Let's recap all of Rowe's arguments:

1) "Divine abortion" -- a non sequitur, mixed with a misunderstanding of the passage in question
2) "I knew you in the womb" -- not an argument to support his position
3) "A baby's worth" -- an assertion with no evidence, mixed with a red herring
4) "Pro-choice doesn't mean pro-abortion" -- a red herring
5) "Responsibility and the last decision" -- Rowe doesn't understand the cause and effect relationship between sex which is a critical failure for this argument
6) "It's the economy, stupid" -- Economic reasons are not the sole reason that women abort, so solving economic problems will not reduce the abortion rate significantly, if at all
7) "The sanction of life" -- Rowe conflates "murder" with "killing", so this amounts to a fallacious equivocation
8) "Bans are the least effective solution" -- the information relied on here is simply inaccurate, so this argument fails
9) "The Second Amendment argument" -- this is a self-proclaimed non-argument

10) "Constitution, not opinion" -- this argument is based on a faulty understanding of the Fourteenth Amendment
11 ) "Adoption isn't a bottomless option" -- this argument is based on false, misleading, and outdated information -- plus, it assumes it is the only argument for the pro-life position
12) "Abortion bans kill" -- this argument is just false, as banning abortions don't necessarily make it more dangerous, and legalizing it hasn't guaranteed its safety

Richard Rowe is just another abortion-choice advocate who has no good argument for his position. This is unfortunately all too common among abortion-choice bloggers. If you want to read someone who makes a good case for their position, you need to read those who have written books, and even then, you have to be selective. For every good defense of abortion (by good, of course, I don't mean successful), such as David Boonin's A Defense of Abortion and Michael Tooley's Abortion and Infanticide, there's a bad defense of abortion, such as Katha Pollitt's Pro: Reclaiming Abortion Rights and Eileen McDonagh's From Choice to Consent: Breaking the Abortion Deadlock.

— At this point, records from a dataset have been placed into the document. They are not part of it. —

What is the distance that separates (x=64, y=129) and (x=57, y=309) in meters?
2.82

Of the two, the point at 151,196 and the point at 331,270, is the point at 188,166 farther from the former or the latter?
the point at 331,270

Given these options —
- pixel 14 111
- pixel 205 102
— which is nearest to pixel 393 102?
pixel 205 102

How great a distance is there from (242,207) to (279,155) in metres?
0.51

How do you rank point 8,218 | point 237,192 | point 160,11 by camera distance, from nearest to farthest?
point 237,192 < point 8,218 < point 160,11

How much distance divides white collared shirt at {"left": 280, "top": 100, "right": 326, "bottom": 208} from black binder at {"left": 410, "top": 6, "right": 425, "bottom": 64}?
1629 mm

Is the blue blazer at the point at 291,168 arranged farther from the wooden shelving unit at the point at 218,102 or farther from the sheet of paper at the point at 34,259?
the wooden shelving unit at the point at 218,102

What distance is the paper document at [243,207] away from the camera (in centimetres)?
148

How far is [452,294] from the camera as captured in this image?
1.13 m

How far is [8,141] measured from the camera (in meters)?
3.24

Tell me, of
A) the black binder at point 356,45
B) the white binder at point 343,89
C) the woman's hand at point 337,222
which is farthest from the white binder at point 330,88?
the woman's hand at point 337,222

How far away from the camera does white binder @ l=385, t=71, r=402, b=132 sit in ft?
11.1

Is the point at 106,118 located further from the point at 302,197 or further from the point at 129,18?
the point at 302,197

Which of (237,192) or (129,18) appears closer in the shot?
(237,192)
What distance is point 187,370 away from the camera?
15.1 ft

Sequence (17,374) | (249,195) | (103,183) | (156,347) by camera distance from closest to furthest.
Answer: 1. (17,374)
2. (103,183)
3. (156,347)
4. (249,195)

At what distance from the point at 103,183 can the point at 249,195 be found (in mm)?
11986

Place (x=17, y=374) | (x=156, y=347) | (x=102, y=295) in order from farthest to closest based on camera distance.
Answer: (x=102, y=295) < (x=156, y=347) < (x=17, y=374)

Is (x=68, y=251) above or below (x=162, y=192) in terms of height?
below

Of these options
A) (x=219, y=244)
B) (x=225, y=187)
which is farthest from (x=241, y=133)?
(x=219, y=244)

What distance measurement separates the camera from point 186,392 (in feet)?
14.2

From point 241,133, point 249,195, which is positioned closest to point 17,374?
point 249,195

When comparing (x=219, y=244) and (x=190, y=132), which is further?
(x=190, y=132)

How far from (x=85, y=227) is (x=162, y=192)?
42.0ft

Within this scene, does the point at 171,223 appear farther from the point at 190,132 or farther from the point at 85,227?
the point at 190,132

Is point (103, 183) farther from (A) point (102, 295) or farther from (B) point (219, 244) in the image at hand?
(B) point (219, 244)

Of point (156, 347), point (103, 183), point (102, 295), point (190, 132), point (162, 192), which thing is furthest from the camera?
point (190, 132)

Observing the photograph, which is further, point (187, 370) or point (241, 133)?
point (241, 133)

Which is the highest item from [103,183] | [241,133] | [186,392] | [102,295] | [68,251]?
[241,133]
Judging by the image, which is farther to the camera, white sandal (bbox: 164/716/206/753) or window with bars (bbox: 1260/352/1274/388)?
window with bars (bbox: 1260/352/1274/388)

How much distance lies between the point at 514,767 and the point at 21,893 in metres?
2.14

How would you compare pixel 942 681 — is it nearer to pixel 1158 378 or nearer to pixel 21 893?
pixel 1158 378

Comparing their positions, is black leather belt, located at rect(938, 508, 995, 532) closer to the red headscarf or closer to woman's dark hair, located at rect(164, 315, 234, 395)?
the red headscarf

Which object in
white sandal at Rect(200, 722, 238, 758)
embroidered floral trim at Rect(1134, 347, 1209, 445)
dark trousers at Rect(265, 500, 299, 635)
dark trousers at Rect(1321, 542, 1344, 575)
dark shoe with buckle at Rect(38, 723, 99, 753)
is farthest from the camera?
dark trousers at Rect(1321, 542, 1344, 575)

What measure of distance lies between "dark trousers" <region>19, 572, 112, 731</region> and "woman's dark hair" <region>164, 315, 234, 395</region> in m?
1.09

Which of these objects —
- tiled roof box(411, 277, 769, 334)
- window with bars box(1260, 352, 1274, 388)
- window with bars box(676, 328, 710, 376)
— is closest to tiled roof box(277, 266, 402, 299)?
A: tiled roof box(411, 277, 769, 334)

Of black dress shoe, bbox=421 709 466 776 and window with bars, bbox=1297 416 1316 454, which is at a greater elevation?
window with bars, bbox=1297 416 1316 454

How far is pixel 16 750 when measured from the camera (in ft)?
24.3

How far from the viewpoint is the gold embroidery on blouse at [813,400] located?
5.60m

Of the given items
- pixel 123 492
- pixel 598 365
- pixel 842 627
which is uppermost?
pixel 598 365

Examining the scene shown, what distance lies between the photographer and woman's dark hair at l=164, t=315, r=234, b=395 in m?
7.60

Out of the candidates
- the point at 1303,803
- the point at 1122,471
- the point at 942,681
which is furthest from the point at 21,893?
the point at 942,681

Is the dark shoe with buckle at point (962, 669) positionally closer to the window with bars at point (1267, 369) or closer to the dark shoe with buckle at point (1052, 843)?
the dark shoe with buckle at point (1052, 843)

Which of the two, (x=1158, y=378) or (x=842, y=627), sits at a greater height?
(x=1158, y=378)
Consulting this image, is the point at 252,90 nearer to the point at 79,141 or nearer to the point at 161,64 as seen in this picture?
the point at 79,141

Of course, making a good defense of abortion is a tall order because not only do you have to defend the indefensible, that it is permissible to kill an innocent human child for the sake of convenience, but you also have to defend highly counterintuitive ideas, such as that biological connectedness does not matter in the parent/child relationship, and that parents don't have natural obligations to their offspring. Richard Rowe's article severely misses the mark in his attempt to argue the abortion-choice position.